The problem
Return, from the data below, each line that contains the word "find".

Data extracted from a collection:

------------

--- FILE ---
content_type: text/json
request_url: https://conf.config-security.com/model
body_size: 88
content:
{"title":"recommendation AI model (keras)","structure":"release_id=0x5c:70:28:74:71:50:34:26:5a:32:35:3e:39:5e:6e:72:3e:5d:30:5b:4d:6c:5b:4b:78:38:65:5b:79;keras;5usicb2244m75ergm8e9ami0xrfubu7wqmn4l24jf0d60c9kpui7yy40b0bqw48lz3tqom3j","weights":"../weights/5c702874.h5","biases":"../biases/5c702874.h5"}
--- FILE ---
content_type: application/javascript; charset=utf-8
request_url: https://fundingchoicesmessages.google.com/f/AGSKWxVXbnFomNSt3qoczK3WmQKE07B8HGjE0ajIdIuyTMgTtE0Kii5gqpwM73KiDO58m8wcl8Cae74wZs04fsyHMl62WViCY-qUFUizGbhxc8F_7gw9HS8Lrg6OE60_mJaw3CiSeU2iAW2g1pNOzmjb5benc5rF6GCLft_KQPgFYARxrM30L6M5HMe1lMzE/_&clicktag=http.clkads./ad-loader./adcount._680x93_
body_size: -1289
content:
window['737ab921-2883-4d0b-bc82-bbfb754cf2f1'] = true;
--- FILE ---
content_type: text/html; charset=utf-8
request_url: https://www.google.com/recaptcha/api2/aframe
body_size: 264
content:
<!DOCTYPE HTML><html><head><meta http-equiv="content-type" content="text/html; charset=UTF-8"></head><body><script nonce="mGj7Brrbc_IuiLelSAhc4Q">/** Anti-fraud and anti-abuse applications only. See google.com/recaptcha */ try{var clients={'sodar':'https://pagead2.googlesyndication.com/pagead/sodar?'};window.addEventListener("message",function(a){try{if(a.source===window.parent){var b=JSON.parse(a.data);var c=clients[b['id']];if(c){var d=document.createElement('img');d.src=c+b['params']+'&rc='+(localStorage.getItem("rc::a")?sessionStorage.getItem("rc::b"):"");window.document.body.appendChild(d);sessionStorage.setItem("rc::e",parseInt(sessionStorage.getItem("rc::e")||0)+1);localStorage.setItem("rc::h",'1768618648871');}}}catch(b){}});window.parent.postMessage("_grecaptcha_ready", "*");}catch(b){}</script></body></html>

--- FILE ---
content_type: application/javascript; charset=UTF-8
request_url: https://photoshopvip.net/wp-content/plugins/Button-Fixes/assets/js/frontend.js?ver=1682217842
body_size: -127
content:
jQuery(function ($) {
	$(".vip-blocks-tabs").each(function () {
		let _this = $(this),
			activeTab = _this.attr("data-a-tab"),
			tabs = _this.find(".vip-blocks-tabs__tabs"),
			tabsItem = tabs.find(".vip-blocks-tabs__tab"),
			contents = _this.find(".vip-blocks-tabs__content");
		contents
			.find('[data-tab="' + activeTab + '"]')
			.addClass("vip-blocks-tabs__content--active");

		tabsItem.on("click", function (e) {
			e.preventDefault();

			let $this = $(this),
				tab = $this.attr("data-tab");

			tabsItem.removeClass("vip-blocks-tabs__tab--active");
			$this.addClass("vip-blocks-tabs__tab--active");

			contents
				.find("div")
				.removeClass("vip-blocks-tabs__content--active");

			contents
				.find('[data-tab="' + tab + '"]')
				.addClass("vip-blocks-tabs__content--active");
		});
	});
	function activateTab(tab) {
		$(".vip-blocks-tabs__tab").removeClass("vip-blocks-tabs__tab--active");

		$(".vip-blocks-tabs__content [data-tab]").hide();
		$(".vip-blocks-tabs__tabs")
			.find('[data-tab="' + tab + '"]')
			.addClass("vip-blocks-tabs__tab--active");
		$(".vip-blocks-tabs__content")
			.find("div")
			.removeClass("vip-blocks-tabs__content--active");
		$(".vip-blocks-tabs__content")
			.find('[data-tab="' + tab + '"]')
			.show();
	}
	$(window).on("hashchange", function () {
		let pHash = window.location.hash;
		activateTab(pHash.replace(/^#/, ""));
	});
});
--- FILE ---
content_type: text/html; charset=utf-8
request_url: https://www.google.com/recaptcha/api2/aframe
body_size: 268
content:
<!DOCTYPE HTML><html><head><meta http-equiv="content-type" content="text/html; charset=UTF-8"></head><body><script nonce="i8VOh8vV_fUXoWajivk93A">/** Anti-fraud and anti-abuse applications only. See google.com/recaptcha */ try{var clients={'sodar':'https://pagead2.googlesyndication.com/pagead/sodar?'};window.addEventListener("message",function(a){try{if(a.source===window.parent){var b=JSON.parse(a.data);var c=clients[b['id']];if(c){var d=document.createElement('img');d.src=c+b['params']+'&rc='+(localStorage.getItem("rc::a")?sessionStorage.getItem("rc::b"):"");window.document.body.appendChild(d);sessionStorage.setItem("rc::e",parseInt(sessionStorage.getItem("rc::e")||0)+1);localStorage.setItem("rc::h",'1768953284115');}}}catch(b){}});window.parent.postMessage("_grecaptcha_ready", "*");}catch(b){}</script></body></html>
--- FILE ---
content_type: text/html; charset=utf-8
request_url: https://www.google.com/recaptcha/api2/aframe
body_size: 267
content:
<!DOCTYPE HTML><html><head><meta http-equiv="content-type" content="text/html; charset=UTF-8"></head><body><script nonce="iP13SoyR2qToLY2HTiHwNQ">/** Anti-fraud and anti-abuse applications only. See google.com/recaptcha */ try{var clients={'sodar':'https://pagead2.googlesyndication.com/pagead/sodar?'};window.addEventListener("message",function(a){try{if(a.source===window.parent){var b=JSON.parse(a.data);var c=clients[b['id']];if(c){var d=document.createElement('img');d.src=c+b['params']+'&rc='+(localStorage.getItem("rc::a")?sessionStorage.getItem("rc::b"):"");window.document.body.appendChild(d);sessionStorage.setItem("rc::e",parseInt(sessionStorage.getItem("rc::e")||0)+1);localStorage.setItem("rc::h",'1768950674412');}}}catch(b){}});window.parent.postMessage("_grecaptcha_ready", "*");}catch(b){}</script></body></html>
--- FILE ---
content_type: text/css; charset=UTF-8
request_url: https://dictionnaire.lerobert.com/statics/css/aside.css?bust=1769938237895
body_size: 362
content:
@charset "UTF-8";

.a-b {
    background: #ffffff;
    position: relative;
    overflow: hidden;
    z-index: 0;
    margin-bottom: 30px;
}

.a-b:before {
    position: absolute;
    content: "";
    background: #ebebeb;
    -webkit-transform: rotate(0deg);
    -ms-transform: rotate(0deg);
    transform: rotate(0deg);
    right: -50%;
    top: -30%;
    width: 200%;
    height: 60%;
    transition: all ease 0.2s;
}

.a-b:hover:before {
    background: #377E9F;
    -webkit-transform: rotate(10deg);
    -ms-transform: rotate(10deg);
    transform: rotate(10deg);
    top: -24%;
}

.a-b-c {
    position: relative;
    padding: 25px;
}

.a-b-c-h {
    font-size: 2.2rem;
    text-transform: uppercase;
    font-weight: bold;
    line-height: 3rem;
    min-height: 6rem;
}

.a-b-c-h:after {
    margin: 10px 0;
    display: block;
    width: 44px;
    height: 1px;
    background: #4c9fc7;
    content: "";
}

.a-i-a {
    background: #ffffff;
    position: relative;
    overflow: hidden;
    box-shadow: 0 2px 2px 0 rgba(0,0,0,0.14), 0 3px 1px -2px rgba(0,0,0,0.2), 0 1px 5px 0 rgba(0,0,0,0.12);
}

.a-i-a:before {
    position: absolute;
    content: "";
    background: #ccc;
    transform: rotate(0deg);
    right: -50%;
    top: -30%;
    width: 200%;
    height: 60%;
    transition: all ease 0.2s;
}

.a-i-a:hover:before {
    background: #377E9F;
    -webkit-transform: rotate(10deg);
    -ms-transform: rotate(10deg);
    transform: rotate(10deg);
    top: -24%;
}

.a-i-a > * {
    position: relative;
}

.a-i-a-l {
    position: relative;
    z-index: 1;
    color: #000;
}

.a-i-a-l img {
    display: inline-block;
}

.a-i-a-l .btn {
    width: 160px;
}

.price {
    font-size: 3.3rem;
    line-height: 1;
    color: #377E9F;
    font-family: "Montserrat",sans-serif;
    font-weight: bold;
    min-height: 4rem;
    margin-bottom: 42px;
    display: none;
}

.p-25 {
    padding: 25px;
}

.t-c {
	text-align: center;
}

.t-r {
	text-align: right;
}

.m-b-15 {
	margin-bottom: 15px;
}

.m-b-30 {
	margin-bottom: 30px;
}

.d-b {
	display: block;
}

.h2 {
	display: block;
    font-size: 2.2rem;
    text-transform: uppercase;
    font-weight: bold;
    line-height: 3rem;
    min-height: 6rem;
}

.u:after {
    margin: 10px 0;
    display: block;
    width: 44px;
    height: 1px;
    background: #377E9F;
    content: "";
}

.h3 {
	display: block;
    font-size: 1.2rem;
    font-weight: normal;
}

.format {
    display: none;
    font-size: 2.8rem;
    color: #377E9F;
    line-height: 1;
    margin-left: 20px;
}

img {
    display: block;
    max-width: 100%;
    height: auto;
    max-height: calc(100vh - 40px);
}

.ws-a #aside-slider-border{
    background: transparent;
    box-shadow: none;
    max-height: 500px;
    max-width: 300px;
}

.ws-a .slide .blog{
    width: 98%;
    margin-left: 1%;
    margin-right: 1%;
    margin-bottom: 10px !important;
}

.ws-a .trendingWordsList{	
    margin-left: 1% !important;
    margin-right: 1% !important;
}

------------

Answer space
			tabs = _this.find(".vip-blocks-tabs__tabs"),
			tabsItem = tabs.find(".vip-blocks-tabs__tab"),
			contents = _this.find(".vip-blocks-tabs__content");
			.find('[data-tab="' + activeTab + '"]')
				.find("div")
				.find('[data-tab="' + tab + '"]')
			.find('[data-tab="' + tab + '"]')
			.find("div")
			.find('[data-tab="' + tab + '"]')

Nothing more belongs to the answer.